In the passage below on Christians and politics, copy everything from "Then he offers" down to "by Pavlovian reflex.".

§ QUOTED PASSAGE

-- Begin --

There are many Christians who will not participate in politics because they believe (or have been taught to believe) that politics is outside the realm of what constitutes a Christian worldview. “Politics is dirty,” “Jesus didn’t get mixed up in politics,” “Politics is about law, and Christianity is about grace,” “Government is not our savior; Jesus is,” “Jesus said that His kingdom is not of this world,” “The Christian’s only task is to preach the gospel.”
There are other more nuanced reasons offered for non-involvement that sound super-spiritual. The following example is the article “The Salt of the Earth” written by Phil Johnson. Johnson begins his article by citing the following verses:
“You are the salt of the earth. . . . You are the light of the world. . . . Let your light shine before others, so that they may see your good works and give glory to your Father who is in heaven” (Matt. 5:13-16).
Then he offers these comments:
“That text is often cited as if it were a mandate for the church to engage in political activism — lobbying, rallying voters, organizing protests, and harnessing the evangelical movement for political clout. I recently heard a well-known evangelical leader say, “We need to make our voices heard in the voting booth, or we’re not being salt and light the way Jesus commanded.”
“That view is pervasive. Say the phrase ‘salt and light,’ and the typical evangelical starts talking politics as if by Pavlovian reflex.
“But look at Jesus’ statement carefully in its context. He was not drumming up boycotts, protests, or a political campaign. He was calling His disciples to holy living.”

-- End --

§ SUPPLIED RECORDS
-- Begin --

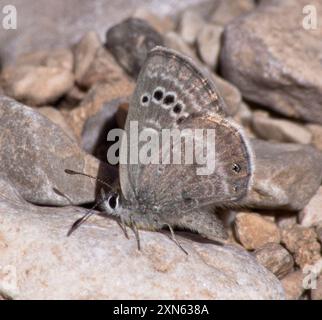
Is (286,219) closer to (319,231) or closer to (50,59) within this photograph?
(319,231)

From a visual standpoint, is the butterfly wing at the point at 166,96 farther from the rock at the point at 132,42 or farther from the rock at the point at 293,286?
the rock at the point at 132,42

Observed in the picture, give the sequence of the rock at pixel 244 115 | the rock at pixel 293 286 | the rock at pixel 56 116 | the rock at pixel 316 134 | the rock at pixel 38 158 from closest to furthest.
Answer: the rock at pixel 293 286 < the rock at pixel 38 158 < the rock at pixel 56 116 < the rock at pixel 316 134 < the rock at pixel 244 115

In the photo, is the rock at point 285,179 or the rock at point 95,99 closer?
the rock at point 285,179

-- End --

§ RESPONSE BELOW
Then he offers these comments:
“That text is often cited as if it were a mandate for the church to engage in political activism — lobbying, rallying voters, organizing protests, and harnessing the evangelical movement for political clout. I recently heard a well-known evangelical leader say, “We need to make our voices heard in the voting booth, or we’re not being salt and light the way Jesus commanded.”
“That view is pervasive. Say the phrase ‘salt and light,’ and the typical evangelical starts talking politics as if by Pavlovian reflex.